I didn't know until today that he prints books for a number of other magazines. He is still a rebel in this business and not so snooty as the Georgia Review. Their representative said don't send your poetry to them unless you don't mind letting them "meddle" with it. I got the impression that they "edited" or "meddled" with everything that goes in the magazine.
Scott, on the other hand, wants the work you send him to be ready for the printer when he gets it. He doesn't want to have to rewrite or work too much to make changes to a submission.
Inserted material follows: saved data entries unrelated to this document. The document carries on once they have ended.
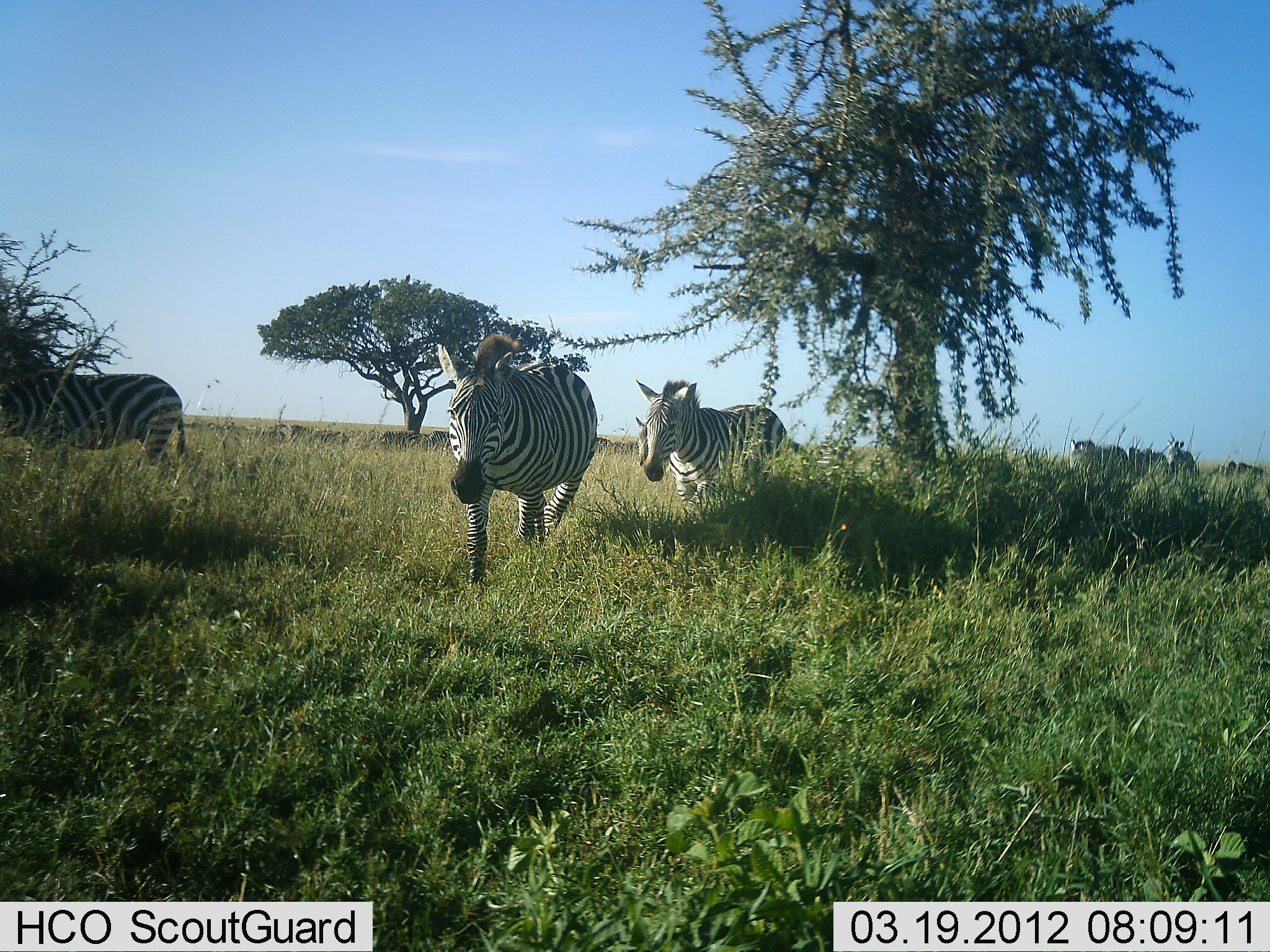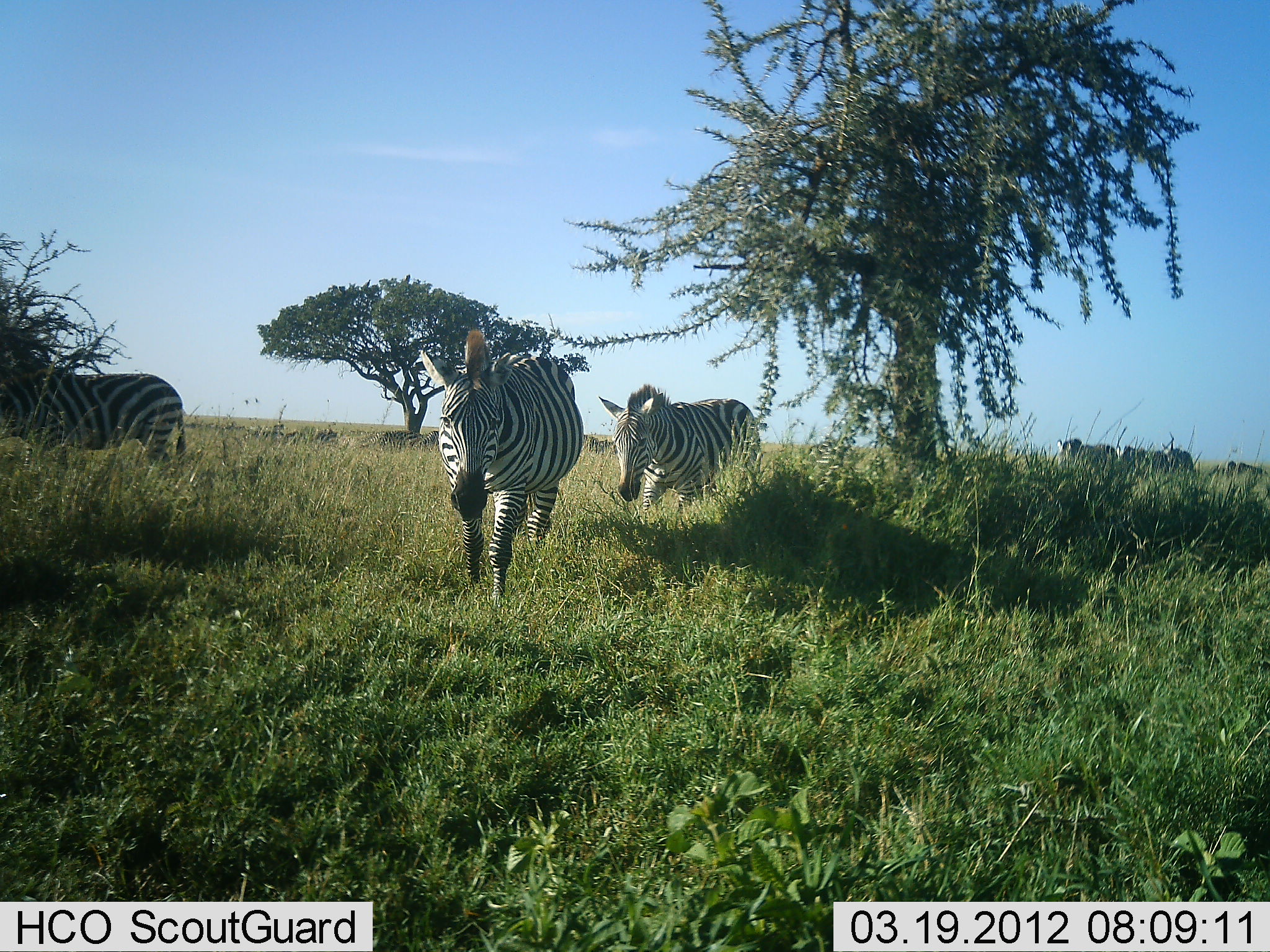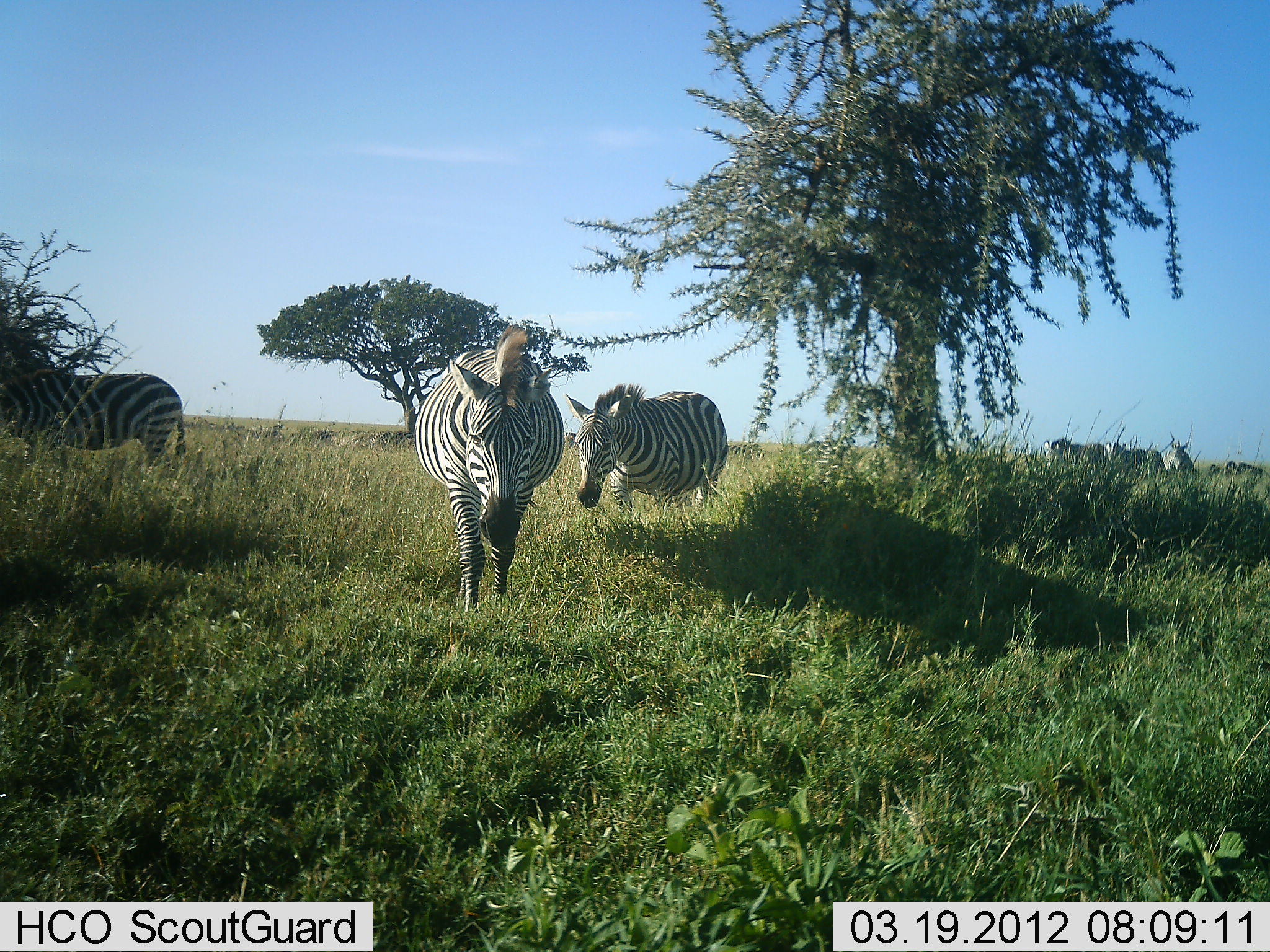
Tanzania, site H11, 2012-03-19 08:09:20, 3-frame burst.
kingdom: Animalia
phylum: Chordata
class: Mammalia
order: Perissodactyla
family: Equidae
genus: Equus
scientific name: Equus quagga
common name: plains zebra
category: zebra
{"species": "zebra (plains zebra) (Equus quagga)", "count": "6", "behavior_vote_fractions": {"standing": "38%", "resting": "0%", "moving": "100%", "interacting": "5%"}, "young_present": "0%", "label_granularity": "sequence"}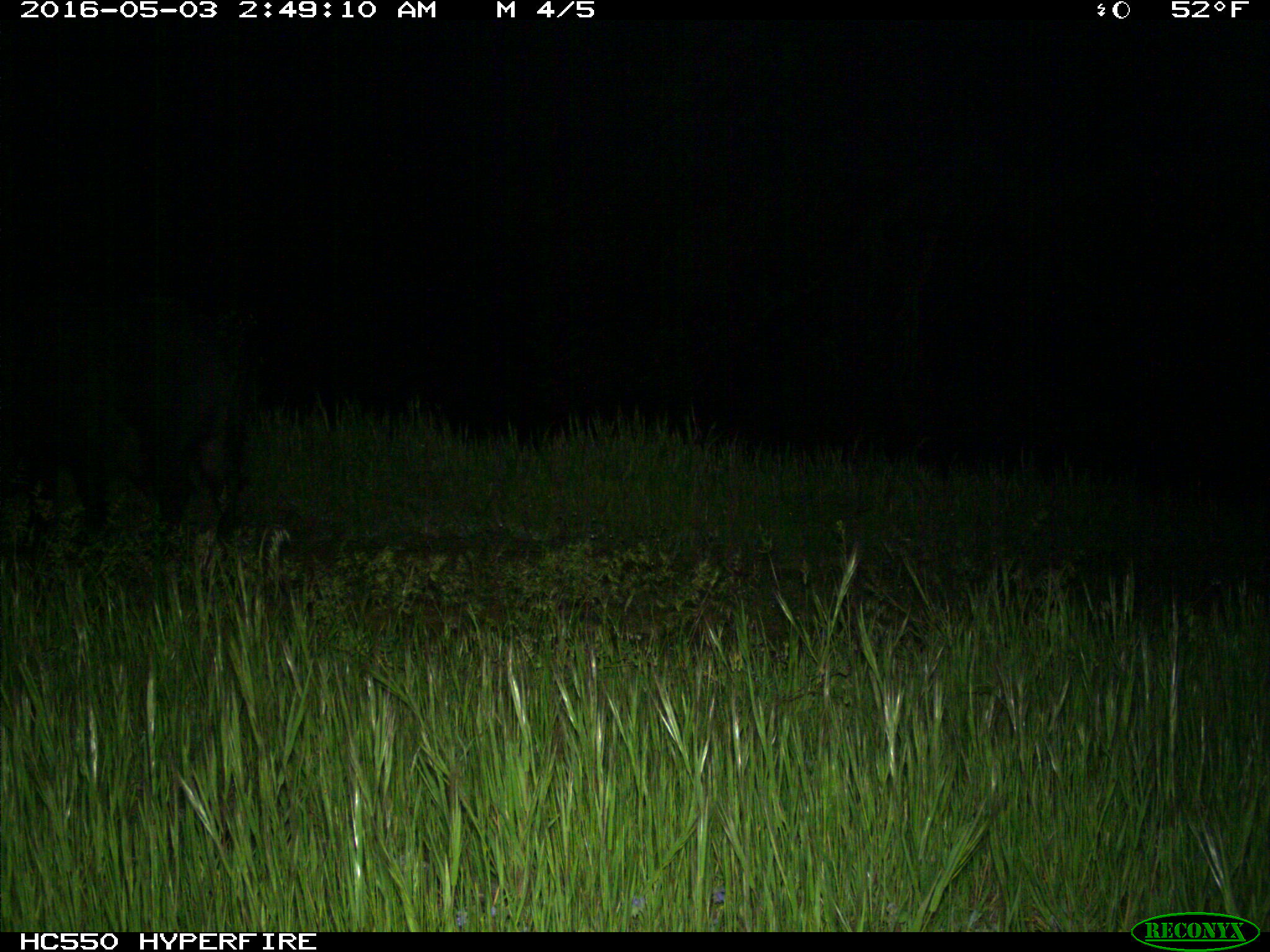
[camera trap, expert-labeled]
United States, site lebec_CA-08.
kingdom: Animalia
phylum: Chordata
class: Mammalia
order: Artiodactyla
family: Suidae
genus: Sus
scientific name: Sus scrofa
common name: wild boar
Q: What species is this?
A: Sus scrofa (wild boar).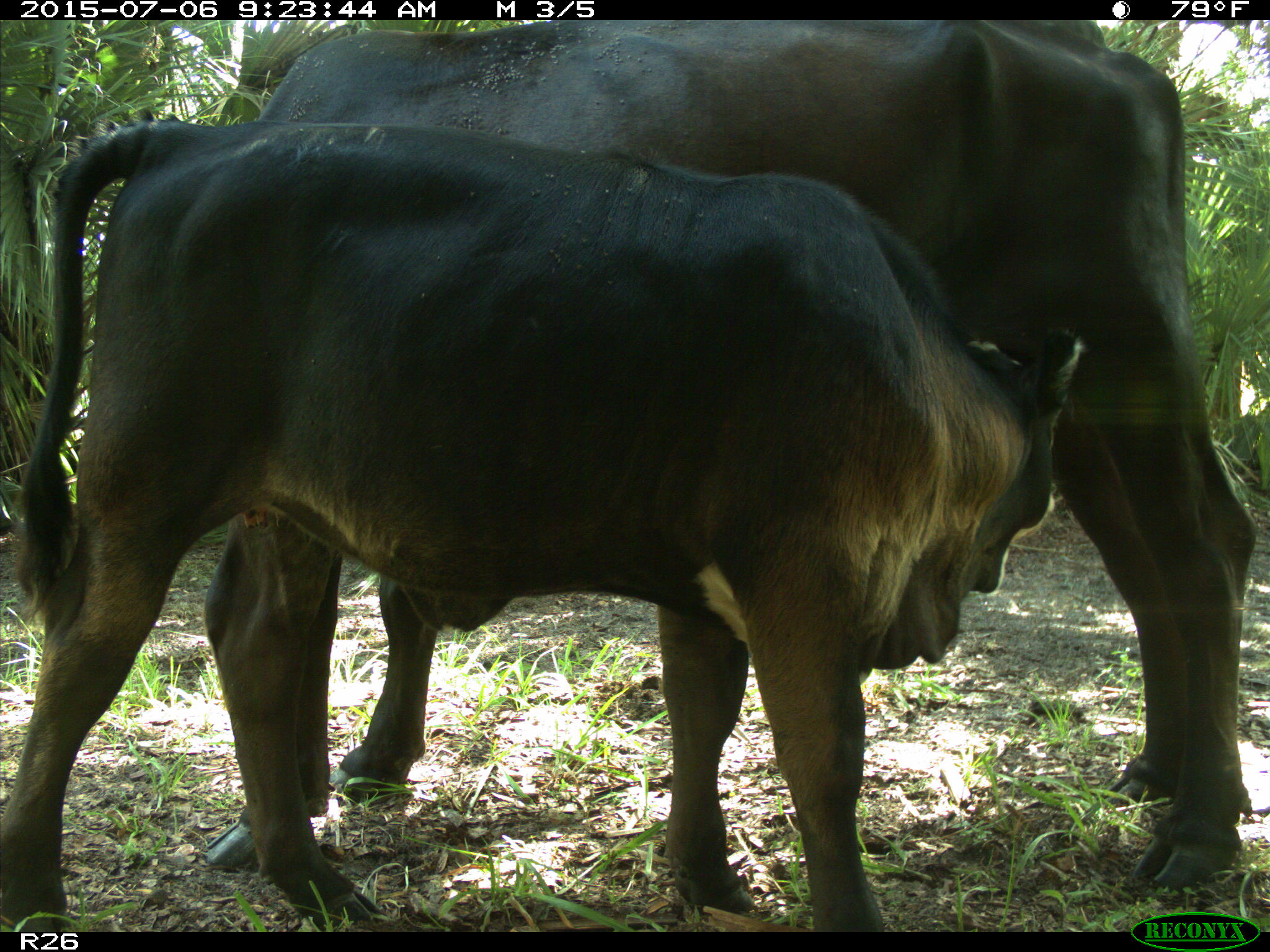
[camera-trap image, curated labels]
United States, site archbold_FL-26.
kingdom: Animalia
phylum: Chordata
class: Mammalia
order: Artiodactyla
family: Bovidae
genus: Bos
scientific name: Bos taurus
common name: domestic cow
And don't try to make changes after he has it ready to print.

Listening to some of the stories they told today made me a little more understanding of the editor's and publisher's problems with writers who are inconsiderate and hard to work with, who won't follow guidelines and seem to have no understanding of how a book is made..
This panel covered everything a writer wants to know about submitting and publishing. I sat in on about an hour of Ed Southern's session on publishing and found a good discussion going there. I wish I had been there for the entire session.
Congratulations to Ed Southern and Virginia Freedman for the work they put in to bring us this great conference. Even though they had some challenges, no one knew it and things went off well.
I worked with Virginia and Ed at the registration tables and enjoyed meeting the writers, greeting them and seeing friends like Valerie Nieman, Katherine, who was in my JCCFS class in March, and Marlyn who came to Hayesville for our Lights in the Mountains conference and stayed four days. I enjoyed meeting Jan Parker and hope she is reading this blog now. I wish more of our Netwest members would attend the NCWN conferences. They are always interesting and fun.